Pilih dan salin setiap baris catatan di bawah yang memuat kata "road".
----- Bahan Latihan
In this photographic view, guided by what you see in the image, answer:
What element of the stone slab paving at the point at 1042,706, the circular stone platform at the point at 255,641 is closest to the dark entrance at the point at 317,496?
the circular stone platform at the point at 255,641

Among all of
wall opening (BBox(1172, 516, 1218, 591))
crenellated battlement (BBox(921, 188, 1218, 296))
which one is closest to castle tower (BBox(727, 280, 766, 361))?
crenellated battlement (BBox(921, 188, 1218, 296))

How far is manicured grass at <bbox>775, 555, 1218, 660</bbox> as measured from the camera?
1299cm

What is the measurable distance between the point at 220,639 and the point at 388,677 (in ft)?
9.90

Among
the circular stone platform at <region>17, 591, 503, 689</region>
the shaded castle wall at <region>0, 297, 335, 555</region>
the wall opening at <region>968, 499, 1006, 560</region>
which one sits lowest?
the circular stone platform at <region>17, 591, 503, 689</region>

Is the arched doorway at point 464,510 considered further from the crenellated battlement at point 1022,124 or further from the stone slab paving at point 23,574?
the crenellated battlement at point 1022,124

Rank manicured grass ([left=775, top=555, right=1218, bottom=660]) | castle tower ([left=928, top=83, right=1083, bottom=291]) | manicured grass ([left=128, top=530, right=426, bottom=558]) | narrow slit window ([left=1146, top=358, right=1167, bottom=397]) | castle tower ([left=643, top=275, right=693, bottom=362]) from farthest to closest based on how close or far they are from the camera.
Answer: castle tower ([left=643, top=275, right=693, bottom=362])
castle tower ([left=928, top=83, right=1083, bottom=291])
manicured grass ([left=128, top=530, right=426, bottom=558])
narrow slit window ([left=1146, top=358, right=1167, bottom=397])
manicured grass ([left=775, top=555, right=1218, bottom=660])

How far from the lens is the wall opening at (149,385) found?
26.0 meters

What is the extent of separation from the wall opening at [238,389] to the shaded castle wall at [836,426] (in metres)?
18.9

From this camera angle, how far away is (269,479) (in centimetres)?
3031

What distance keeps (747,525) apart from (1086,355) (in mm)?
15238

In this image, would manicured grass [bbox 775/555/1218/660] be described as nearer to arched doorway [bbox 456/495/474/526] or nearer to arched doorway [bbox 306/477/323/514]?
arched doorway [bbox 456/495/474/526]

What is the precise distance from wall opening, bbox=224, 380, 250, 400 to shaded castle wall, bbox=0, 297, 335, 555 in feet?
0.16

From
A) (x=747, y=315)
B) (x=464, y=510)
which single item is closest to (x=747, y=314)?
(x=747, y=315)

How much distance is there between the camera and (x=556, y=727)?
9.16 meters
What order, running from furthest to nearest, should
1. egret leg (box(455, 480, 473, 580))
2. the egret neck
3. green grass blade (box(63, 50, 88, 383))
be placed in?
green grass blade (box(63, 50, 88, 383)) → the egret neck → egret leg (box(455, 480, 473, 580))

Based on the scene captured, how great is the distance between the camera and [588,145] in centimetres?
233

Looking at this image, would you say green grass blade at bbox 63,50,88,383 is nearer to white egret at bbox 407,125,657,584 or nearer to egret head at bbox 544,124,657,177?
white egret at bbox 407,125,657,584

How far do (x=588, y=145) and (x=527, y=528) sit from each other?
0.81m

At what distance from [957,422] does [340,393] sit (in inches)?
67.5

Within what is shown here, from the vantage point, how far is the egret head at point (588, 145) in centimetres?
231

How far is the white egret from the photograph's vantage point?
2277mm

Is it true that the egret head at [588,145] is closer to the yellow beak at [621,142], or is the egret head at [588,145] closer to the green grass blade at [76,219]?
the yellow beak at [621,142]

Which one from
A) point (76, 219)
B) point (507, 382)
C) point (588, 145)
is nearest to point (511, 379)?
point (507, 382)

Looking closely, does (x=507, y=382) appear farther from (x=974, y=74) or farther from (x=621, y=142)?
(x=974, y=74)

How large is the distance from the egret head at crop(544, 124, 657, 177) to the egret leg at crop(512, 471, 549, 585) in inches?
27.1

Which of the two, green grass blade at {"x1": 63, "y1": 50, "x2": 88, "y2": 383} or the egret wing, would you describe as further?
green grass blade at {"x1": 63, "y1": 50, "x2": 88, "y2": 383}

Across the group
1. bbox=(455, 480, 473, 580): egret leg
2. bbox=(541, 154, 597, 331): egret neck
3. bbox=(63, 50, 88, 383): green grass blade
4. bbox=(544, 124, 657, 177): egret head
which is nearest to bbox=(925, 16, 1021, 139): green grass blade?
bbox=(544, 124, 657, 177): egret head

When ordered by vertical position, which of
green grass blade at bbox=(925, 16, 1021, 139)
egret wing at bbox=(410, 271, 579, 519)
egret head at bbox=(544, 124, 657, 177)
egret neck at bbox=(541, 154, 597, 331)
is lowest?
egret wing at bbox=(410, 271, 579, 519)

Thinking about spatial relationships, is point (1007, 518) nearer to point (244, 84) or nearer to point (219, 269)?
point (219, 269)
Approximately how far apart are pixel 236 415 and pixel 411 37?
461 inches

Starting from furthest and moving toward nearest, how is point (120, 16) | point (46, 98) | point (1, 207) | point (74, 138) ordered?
----------
----- Bahan Latihan
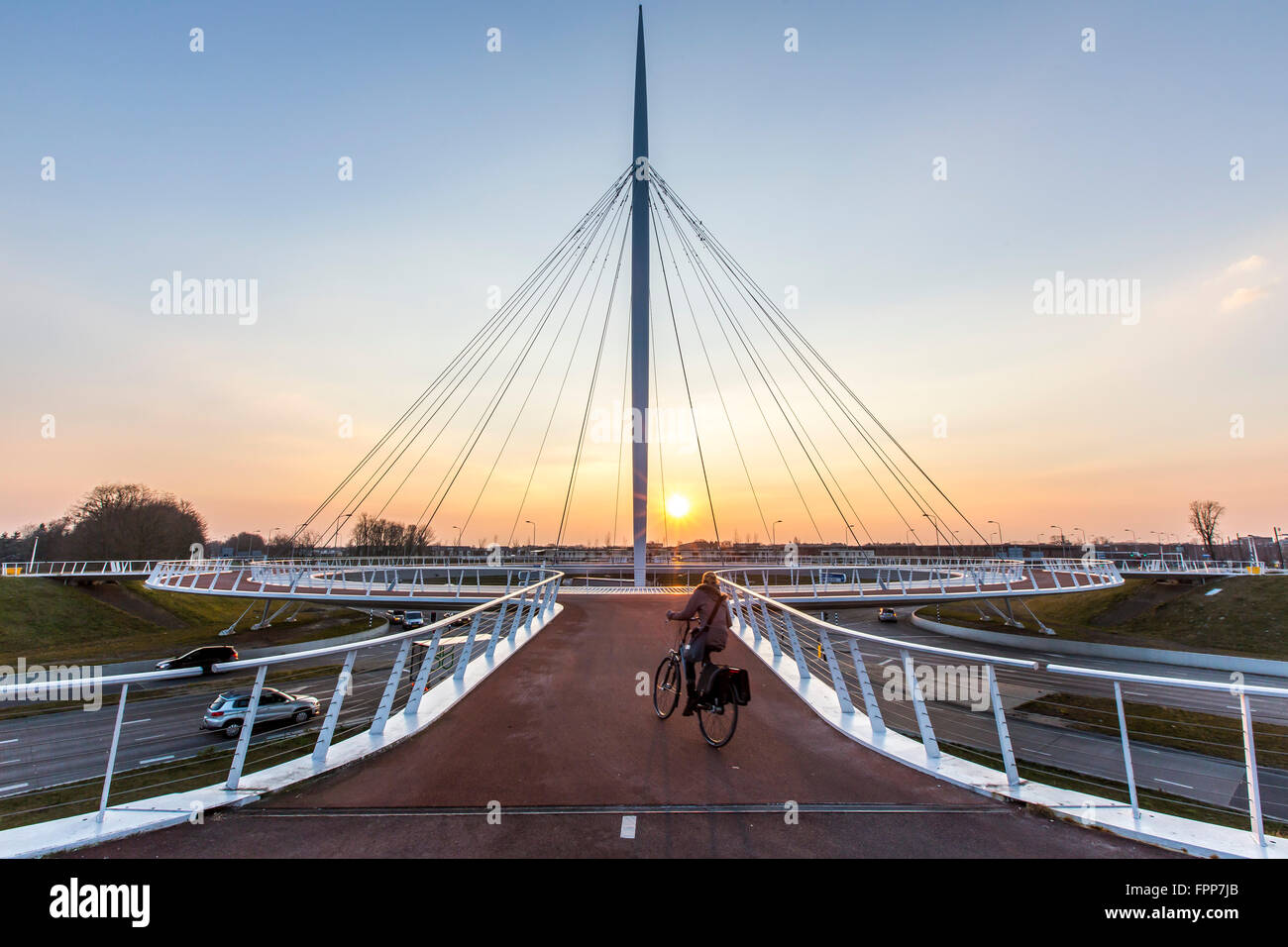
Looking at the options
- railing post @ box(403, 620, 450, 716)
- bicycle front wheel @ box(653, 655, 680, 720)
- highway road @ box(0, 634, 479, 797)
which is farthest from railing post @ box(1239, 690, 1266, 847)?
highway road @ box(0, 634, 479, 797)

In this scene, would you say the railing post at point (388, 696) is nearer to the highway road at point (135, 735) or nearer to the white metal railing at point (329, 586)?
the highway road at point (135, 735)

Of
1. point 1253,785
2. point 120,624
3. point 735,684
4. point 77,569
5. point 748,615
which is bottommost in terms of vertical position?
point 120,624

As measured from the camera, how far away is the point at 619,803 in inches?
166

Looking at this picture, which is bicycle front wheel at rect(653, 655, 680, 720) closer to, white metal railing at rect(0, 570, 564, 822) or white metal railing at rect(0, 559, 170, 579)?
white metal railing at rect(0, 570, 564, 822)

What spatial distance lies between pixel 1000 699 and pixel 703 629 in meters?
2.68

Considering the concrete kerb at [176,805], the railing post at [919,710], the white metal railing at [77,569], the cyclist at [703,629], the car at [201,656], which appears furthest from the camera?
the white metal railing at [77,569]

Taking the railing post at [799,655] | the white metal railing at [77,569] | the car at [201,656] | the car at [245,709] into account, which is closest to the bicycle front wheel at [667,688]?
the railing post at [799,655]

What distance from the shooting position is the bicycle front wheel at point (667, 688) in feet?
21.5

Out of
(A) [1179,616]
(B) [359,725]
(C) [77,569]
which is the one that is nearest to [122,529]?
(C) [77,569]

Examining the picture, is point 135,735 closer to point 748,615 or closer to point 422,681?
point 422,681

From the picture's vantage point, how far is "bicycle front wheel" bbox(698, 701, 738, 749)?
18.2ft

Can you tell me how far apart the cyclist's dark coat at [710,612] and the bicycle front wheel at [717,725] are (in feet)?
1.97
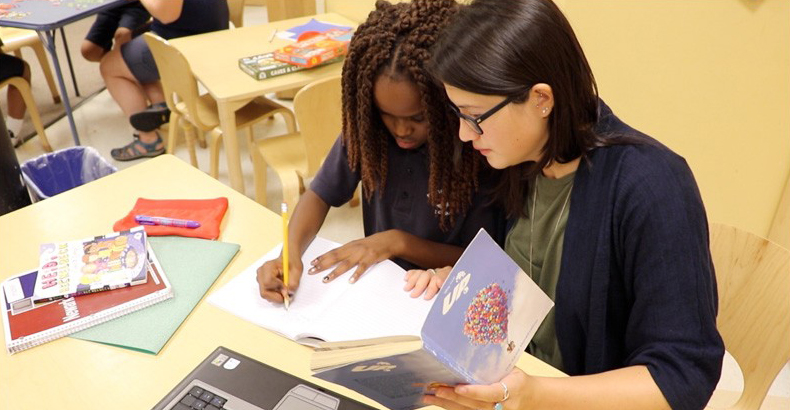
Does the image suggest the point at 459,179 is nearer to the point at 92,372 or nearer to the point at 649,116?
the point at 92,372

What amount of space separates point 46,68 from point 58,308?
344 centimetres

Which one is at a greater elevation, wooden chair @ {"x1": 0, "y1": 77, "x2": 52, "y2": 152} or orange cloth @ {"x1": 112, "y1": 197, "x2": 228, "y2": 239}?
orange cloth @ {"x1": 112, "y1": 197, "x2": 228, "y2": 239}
----------
§ **Hasil Latihan**
- highway road @ box(0, 634, 479, 797)
highway road @ box(0, 634, 479, 797)
In this scene, would you say the railing post at point (388, 696) is nearer to the highway road at point (135, 735) or nearer to the white metal railing at point (329, 586)?
the highway road at point (135, 735)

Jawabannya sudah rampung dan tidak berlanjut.